Titolo originale Marguerite et Julien. Drammatico (colore). Durata 110 min. Francia 2015 (Officine Ubu)
Marguerite e il fratello Julien si amano teneramente fin dalla primissima infanzia e non desiderano altro che stare l’uno accanto all’altro. Crescendo, il loro affetto si converte in un sentimento amoroso definitivo, inaccettabile per la società di ieri, come per quella di oggi. Separati più volte forzatamente, si aspettano e rinnovano ad ogni occasione la loro dedizione reciproca, fino alla decisione di fuggire in Inghilterra e vivere come coniugi sotto mentite spoglie.

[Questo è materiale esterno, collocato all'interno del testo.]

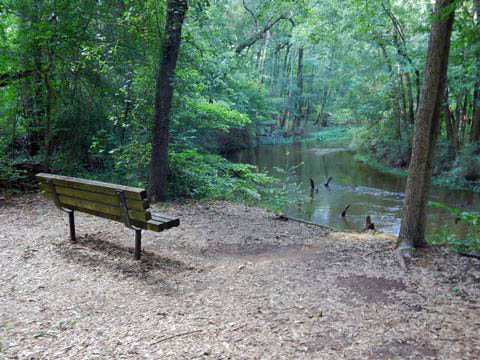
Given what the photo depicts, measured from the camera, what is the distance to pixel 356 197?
15609 mm

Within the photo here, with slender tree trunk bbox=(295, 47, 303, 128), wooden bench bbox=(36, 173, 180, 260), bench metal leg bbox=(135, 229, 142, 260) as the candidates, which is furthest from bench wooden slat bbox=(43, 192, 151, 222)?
slender tree trunk bbox=(295, 47, 303, 128)

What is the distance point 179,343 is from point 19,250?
3.58m

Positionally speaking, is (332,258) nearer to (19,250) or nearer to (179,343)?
(179,343)

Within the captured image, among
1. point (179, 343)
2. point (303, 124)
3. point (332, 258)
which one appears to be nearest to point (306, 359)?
point (179, 343)

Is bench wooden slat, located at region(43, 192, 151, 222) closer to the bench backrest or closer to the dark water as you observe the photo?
the bench backrest

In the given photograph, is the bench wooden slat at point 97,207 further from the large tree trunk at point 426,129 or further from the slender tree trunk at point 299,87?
the slender tree trunk at point 299,87

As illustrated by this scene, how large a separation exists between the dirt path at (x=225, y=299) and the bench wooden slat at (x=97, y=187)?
3.04 feet

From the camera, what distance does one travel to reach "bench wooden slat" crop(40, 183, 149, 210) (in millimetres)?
4788

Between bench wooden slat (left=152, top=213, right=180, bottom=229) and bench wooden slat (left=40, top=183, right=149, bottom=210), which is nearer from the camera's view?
bench wooden slat (left=40, top=183, right=149, bottom=210)

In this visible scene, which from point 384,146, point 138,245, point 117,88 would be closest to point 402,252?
point 138,245

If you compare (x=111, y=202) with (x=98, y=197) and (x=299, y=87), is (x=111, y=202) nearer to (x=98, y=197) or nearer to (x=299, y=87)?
(x=98, y=197)

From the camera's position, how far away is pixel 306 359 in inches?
118

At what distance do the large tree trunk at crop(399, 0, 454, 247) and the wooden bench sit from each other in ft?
11.0

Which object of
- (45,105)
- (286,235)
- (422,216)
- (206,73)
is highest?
(206,73)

Per il suo quarto lungometraggio, la regista di La guerra è dichiarata riscrive con il partner di sempre, Jérémie Elkaim, la sceneggiatura stesa nel 1971 da Jean Gruault per Francois Truffaut (che abbandonò il progetto del film due anni dopo.) La storia s’ispira alla vicenda di Julien e Marguerite de Ravalet, figli del signore di Tourlaville, decapitati nel 1603 per adulterio e incesto. La Donzelli riscrive il concetto di epoca mescolandone diverse: c’è il castello secentesco (quello vero, di Tourlaville), ci sono i cavalli, ma ci sono anche le automobili, la radio, gli elicotteri, e i costumi, più che al diciassettesimo secolo, guardano decisamente all’Ottocento di Adele H., riferimento esplicito e inconfutabile del film nel suo complesso.
La regista cerca una via ibrida e nuova, che annulli i confini temporali della storia, ma incrocia troppi sentieri e finisce disastrosamente fuori strada. Wes Anderson e Charles Laughton, persino il Fritz Lang del Covo dei contrabbandieri (per la scena della fuga all’alba via mare), prestano alla Donzelli delle suggestioni comprensibili, che finiscono però per passare da un trattamento eseguito senza sufficiente lucidità di idee, che trasforma ogni cosa in kitsch senza scampo. Anche la recitazione non sa decidere tra il melodramma e la stilizzazione estrema e il risultato ha spesso l’involontario aspetto della farsa. Per non dire, infine, dell’epilogo, che parla un’altra lingua ancora, e siamo felici di non averla compresa.